# Part 4.Analyzing Data from Multiple Files
Adapted from [Programming with Python](http://swcarpentry.github.io/python-novice-inflammation/), [copyright © Software Carpentry](http://swcarpentry.github.io/python-novice-inflammation/license/), under the Creative Commons license [CC BY 4.0](https://creativecommons.org/licenses/by/4.0/).

### Questions
* How can I do the same operations on many different files?

### Objectives
* Use a library function to get a list of filenames that match a wildcard pattern.
* Write a `for` loop to process multiple files.

We now have almost everything we need to process all our data files.
The only thing that's missing is a library with a rather unpleasant name:
```Python
import glob
```

The `glob` library contains a single function, also called `glob`,
that finds files whose names match a pattern.
We provide those patterns as strings:
the character `*` matches zero or more characters,
while `?` matches any one character.
We can use this to get the names of all the HTML files in the current directory:

```Python
from glob import glob

glob('*.ipynb')
```

As these examples show,
`glob.glob`'s result is a list of strings,
which means we can loop over it
to do something with each filename in turn.
In our case,
the "something" we want to do is generate a set of plots for each file in our inflammation dataset.
Let's test it by analyzing the first three files in the list:
```Python
filenames = glob('../data/inflammation*.csv')
filenames = filenames[0:3]
```

In [None]:
for f in filenames:
    print(f)

    data = numpy.loadtxt(fname=f, delimiter=',')

    fig = plt.figure(figsize=(10.0, 3.0))

    axes1 = fig.add_subplot(1, 3, 1)
    axes2 = fig.add_subplot(1, 3, 2)
    axes3 = fig.add_subplot(1, 3, 3)

    axes1.set_ylabel('average')
    axes1.plot(data.mean(axis=0))

    axes2.set_ylabel('max')
    axes2.plot(data.max(axis=0))

    axes3.set_ylabel('min')
    axes3.plot(data.min(axis=0))

    fig.tight_layout()


Sure enough,
the maxima of the first two data sets show exactly the same ramp as the first,
and their minima show the same staircase structure;
a different situation has been revealed in the third dataset,
where the maxima are a bit less regular, but the minima are consistently zero.

## Exercises

### Plotting Differences

Plot the difference between the average of the first dataset and the average of the second dataset, i.e., the difference between the leftmost plot of the first two figures.

In [None]:
# pseudocode
# import glob, numpy, and matplotlib.pyplot (if you haven't already)

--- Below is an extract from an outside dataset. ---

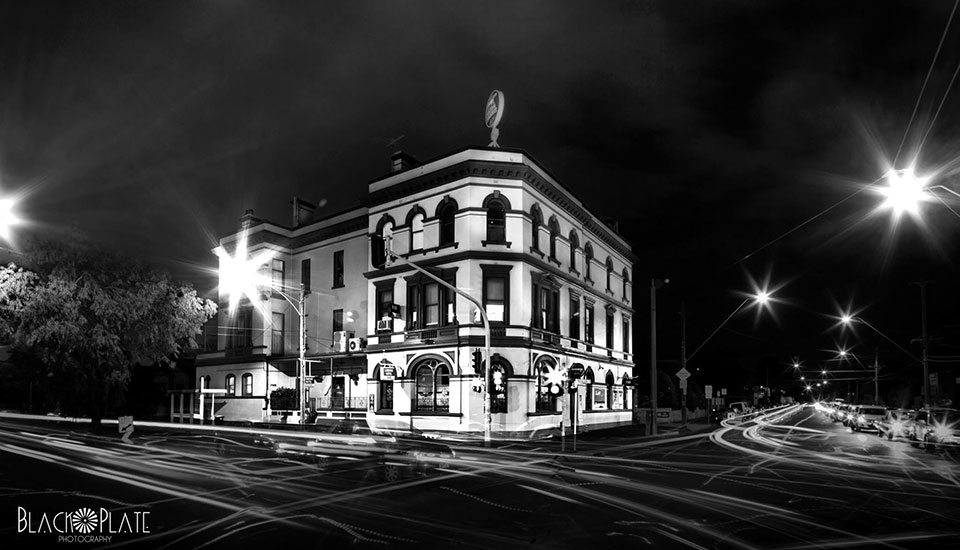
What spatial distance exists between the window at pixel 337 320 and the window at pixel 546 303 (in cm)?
1335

# use glob to get all the csv files from './data/' into a list.
# Each has a filename like 'inflammation1.csv'

# Use numpy.loadtext to load data.
# Assign the data from inflammation1.csv to a variable named 'data0'
# and the data from inflammation2.csv to a variable naemd 'data1'.
# The first argument, fname, should be one filename from your list
# That you means you need to index into the list!
# Remember you also need to tell loadtxt the delimiter, which is a comma.

# I'm giving you the code to make the figure
fig = matplotlib.pyplot.figure(figsize=(10.0, 3.0))

matplotlib.pyplot.ylabel('Difference in average')
matplotlib.pyplot.plot(data0.mean(axis=0) - data1.mean(axis=0))

fig.tight_layout()
matplotlib.pyplot.show()

### Generate Composite Statistics

Use each of the files once to generate a dataset containing values averaged over all patients.

Then use pyplot to generate average, max, and min for all patients.

In [None]:
filenames = glob.glob('inflammation*.csv')
composite_data = numpy.zeros((60,40))
for f in filenames:
    # load each file's data into a variable named data
    # using loadtxt as we did before

    # now add the array loaded into the variable data
    # to the array composite_data, using the + operator
    # to perform elementwise addition of numpy arrays
    # (will look like array1 = array1 + array2)

# and then divide the composite_data by number of samples
composite_data /= len(filenames)

fig = matplotlib.pyplot.figure(figsize=(10.0, 3.0))

axes1 = fig.add_subplot(1, 3, 1)
axes2 = fig.add_subplot(1, 3, 2)
axes3 = fig.add_subplot(1, 3, 3)

axes1.set_ylabel('average')
axes1.plot(numpy.mean(composite_data, axis=0))

axes2.set_ylabel('max')
axes2.plot(numpy.max(composite_data, axis=0))

axes3.set_ylabel('min')
axes3.plot(numpy.min(composite_data, axis=0))

fig.tight_layout()

matplotlib.pyplot.show()

## Key Points
* Use `glob.glob(pattern)` to create a list of files whose names match a pattern.
* Use `*` in a pattern to match zero or more characters, and `?` to match any single character.